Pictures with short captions
○ ○ ○ ○

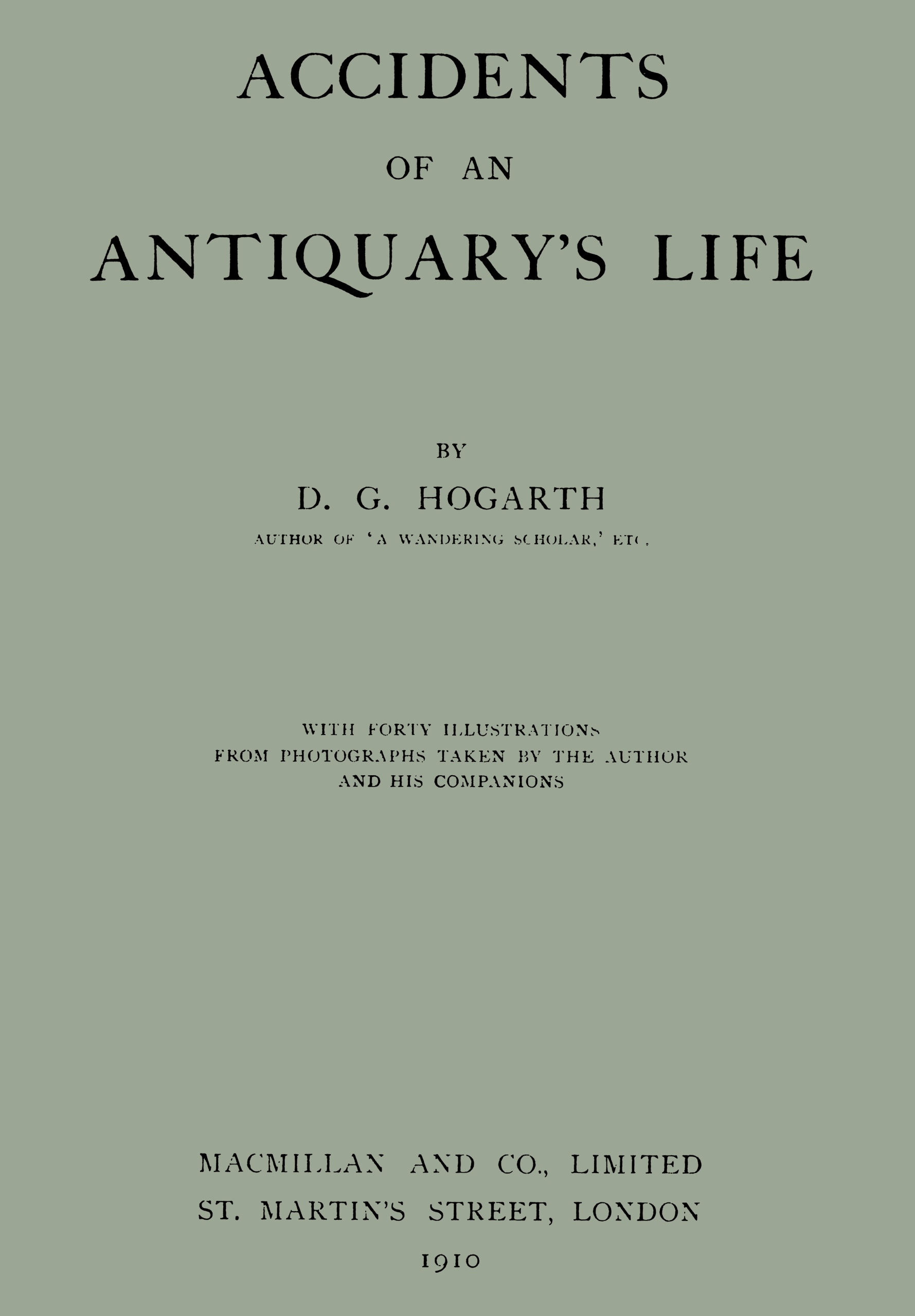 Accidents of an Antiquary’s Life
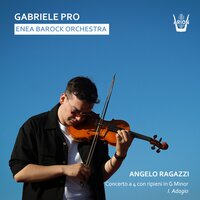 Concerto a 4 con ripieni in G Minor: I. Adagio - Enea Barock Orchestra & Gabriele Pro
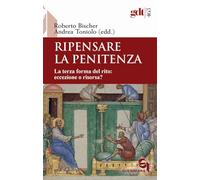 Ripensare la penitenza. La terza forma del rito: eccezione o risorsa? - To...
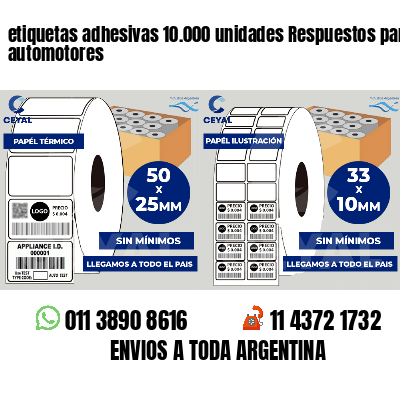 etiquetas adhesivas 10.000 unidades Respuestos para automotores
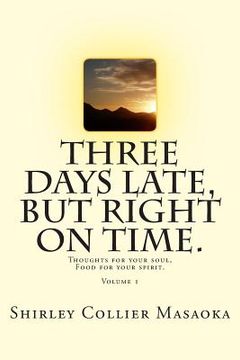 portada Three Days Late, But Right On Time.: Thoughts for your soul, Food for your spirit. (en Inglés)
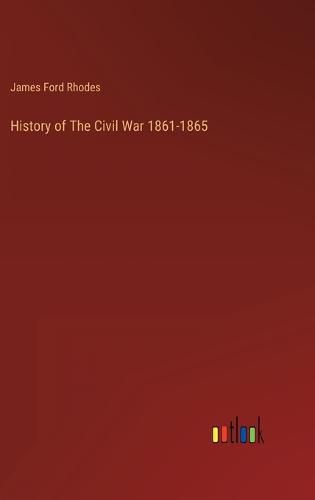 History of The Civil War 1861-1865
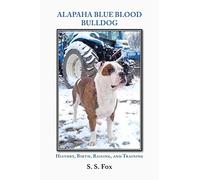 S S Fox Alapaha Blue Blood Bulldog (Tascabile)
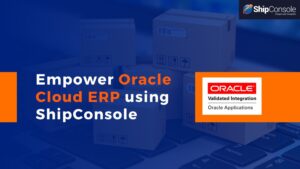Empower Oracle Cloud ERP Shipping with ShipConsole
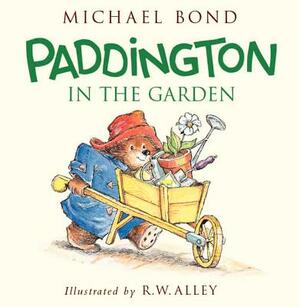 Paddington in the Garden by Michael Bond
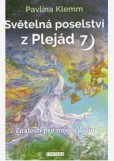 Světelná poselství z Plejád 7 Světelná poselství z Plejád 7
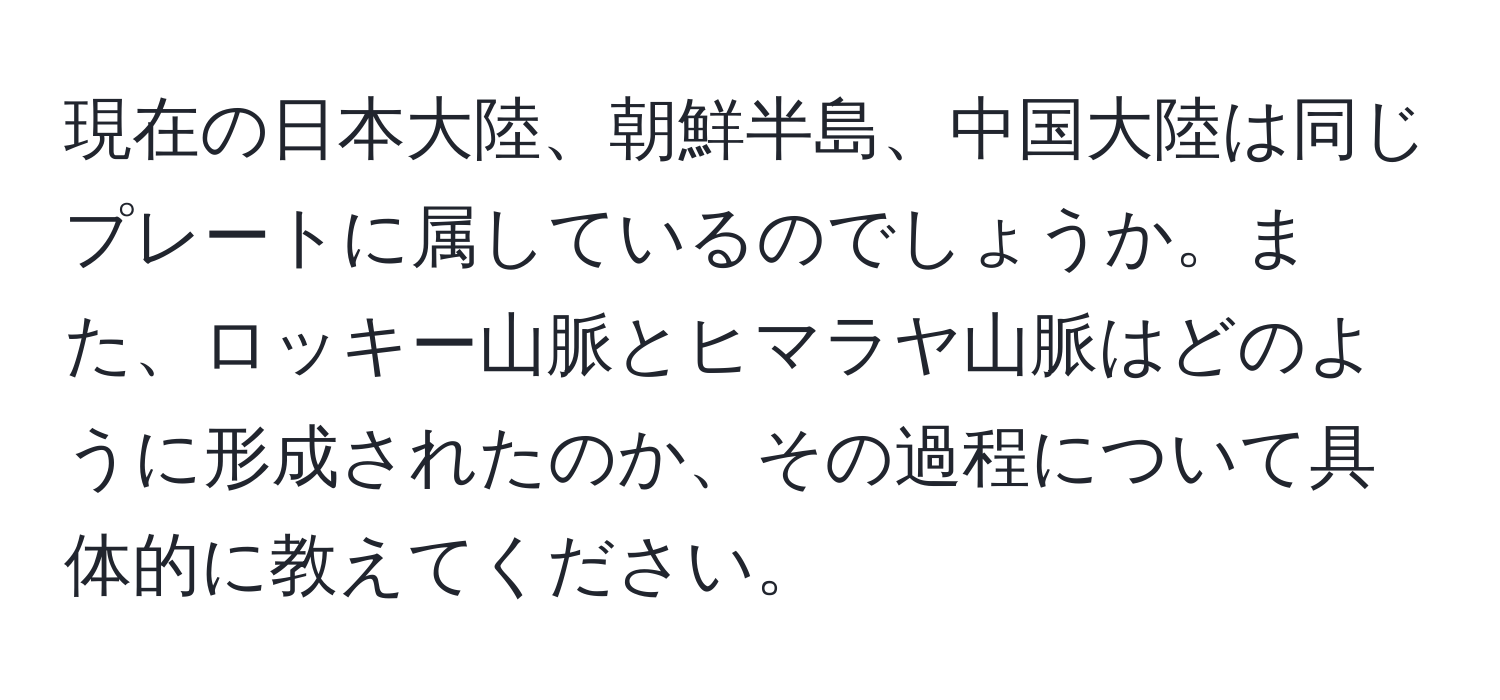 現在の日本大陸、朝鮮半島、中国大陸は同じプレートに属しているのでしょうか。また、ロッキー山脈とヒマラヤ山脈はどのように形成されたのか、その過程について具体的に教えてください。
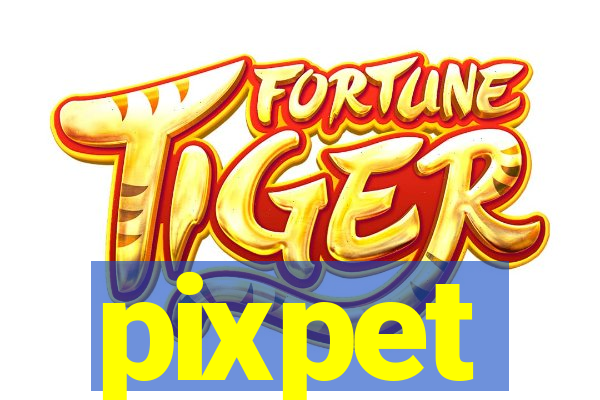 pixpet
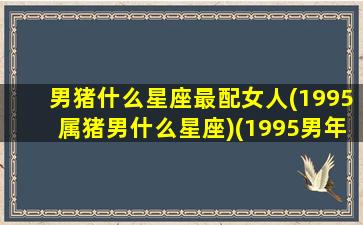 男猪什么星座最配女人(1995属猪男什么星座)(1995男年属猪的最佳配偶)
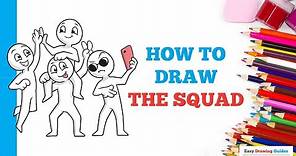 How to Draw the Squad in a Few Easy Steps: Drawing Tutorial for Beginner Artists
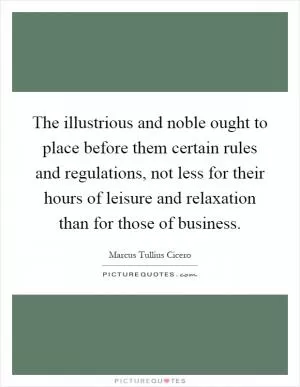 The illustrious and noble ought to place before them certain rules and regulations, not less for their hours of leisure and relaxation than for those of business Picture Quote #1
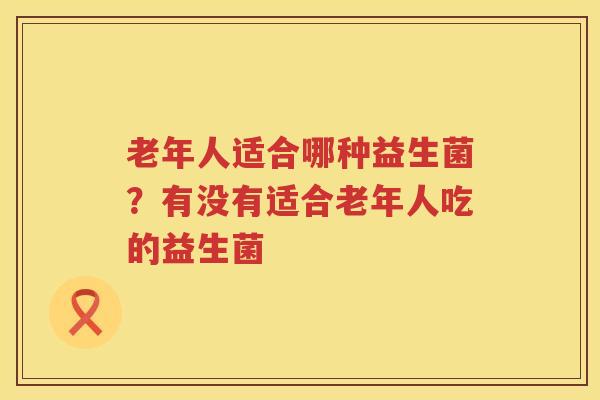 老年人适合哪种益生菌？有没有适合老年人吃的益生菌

○ ○ ○ ○

▶ _Job item_
Copy out every line of the data above, swapping "Garden" for "Snow" and keeping everything else the same. Leave the pictures out.

▶ _Reply to the task_
 Accidents of an Antiquary’s Life
 Concerto a 4 con ripieni in G Minor: I. Adagio - Enea Barock Orchestra & Gabriele Pro
 Ripensare la penitenza. La terza forma del rito: eccezione o risorsa? - To...
 etiquetas adhesivas 10.000 unidades Respuestos para automotores
 portada Three Days Late, But Right On Time.: Thoughts for your soul, Food for your spirit. (en Inglés)
 History of The Civil War 1861-1865
 S S Fox Alapaha Blue Blood Bulldog (Tascabile)
Empower Oracle Cloud ERP Shipping with ShipConsole
 Paddington in the Snow by Michael Bond
 Světelná poselství z Plejád 7 Světelná poselství z Plejád 7
 現在の日本大陸、朝鮮半島、中国大陸は同じプレートに属しているのでしょうか。また、ロッキー山脈とヒマラヤ山脈はどのように形成されたのか、その過程について具体的に教えてください。
 pixpet
 男猪什么星座最配女人(1995属猪男什么星座)(1995男年属猪的最佳配偶)
 How to Draw the Squad in a Few Easy Steps: Drawing Tutorial for Beginner Artists
 The illustrious and noble ought to place before them certain rules and regulations, not less for their hours of leisure and relaxation than for those of business Picture Quote #1
 老年人适合哪种益生菌？有没有适合老年人吃的益生菌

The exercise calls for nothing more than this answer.